- The Washington Times - Tuesday, April 3, 2007

Washington drivers are feeling a pinch at the pump as regional gas prices approach $3 per gallon.

The average price of unleaded gasoline in the Washington area rose 13 cents in the past week, and some analysts say it won’t fall anytime soon.

“I’m shocked with what has happened with the prices,” said John Townsend, a spokesman for AAA Mid-Atlantic. “And what’s most troubling is that I think they will keep increasing.”

The District recorded its highest price of $3.23 in September 2005, following Hurricane Katrina, and some commuters are worried that the escalating prices are inching closer to that milestone.

“I always think it is ridiculous when gas prices go up like this,” said Ron Tysick, a local commuter. “They jump up so quickly and then take months to go back down again.”

The average price per gallon of unleaded gasoline in the Washington area is $2.70, a 26 percent increase from February when gas lingered at $2.15, according to AAA Mid-Atlantic.

National prices jumped 10 cents this week to $2.71, according to the Energy Information Administration, although in some areas — like San Francisco — a gallon is nearing $4.

Some local stations are teetering at $2.99, such as the Exxon at 7340 Wisconsin Ave. in Bethesda.

One reason for the volatility is a matter of supply, said analysts with the Energy Information Administration. Maintenance and unplanned outages at refineries have tightened the nation’s gasoline market, said a recent report from the EIA.

“In addition to the hiccups in production, we had a huge demand for gas because people drove more this winter,” Mr. Townsend said.

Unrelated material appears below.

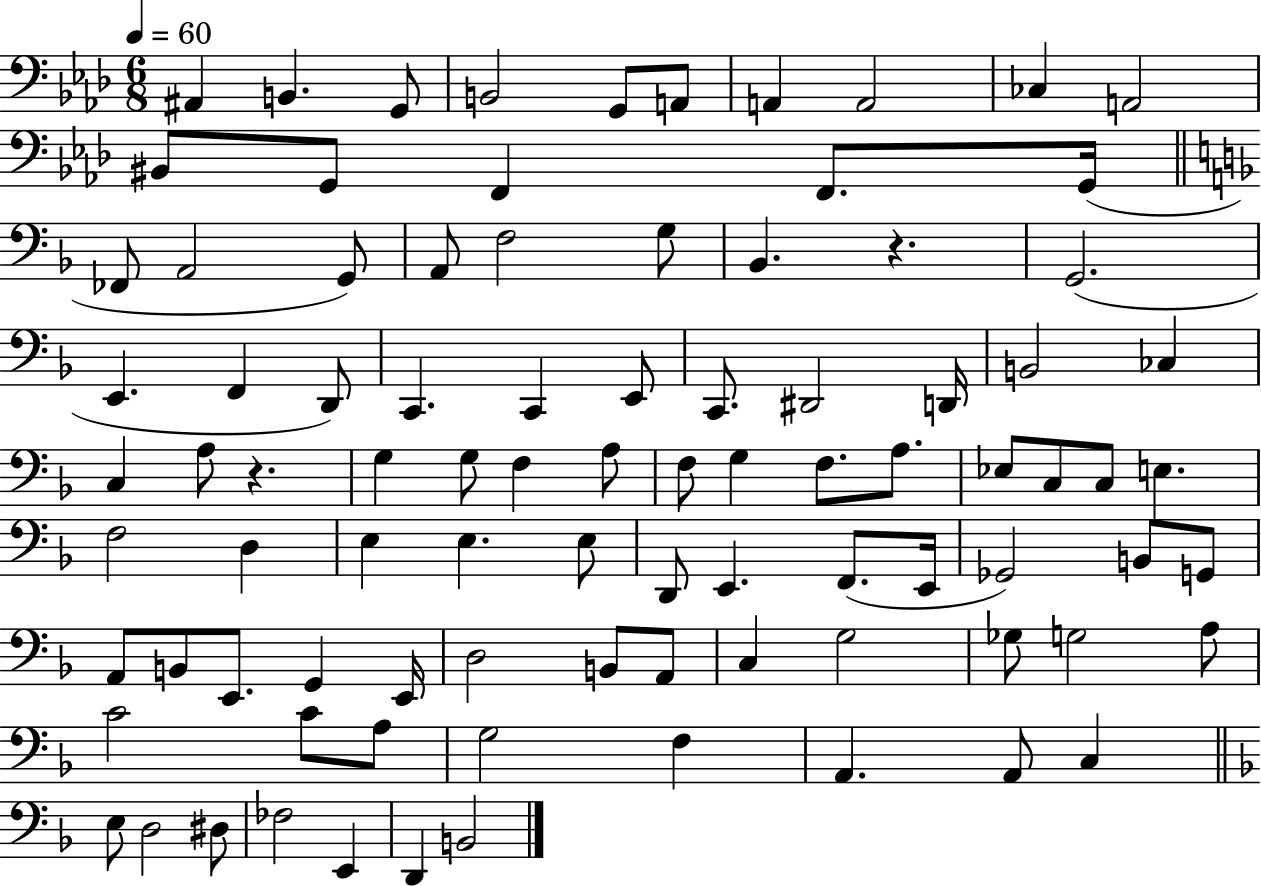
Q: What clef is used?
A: bass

“These two factors are being exacerbated by the situation between Britain and Iran,” he said. “The tension in the Middle East has unnerved traders, and their uncertainties have temporarily pushed crude prices up.”

Prices for light sweet crude simmered on the New York Mercantile Exchange yesterday, dropping 2 percent to $64.64. Oil prices had spiked after the British sailors and marines were taken hostage March 23, jumping 5 percent from $62.91 to a six-month high of $66.03

Some commuters are changing their driving habits as they prepare for gas to reach $3 a gallon by depending more on public transportation to get around.

“Nowadays I take the Metro because its easier and cheaper,” said Alex Phillips, a local commuter from Northwest.

“I’d much rather pay $2.50 for the Metro, than pay $15 to park downtown and whatever it’s costing me for gas,” he said.

Other local residents say they are driving less and planning their routes to save fuel.

“Recently I’ve tried to combine my trips so I don’t have to drive as much,” said Pam Frederick, a Northwest resident. “Gas prices are definitely in the forefront of my mind.”

The high prices are hitting long-distance commuters the hardest, like Rabih Chamas who drives from the District to Baltimore every day to manage his Lebanese restaurant.

“It costs me nearly $25 each trip and I can’t take public transportation because it would never get me there in time,” Mr. Chamas said.

“I know that what is happening in Iran right now is a problem, but these prices need to go down.”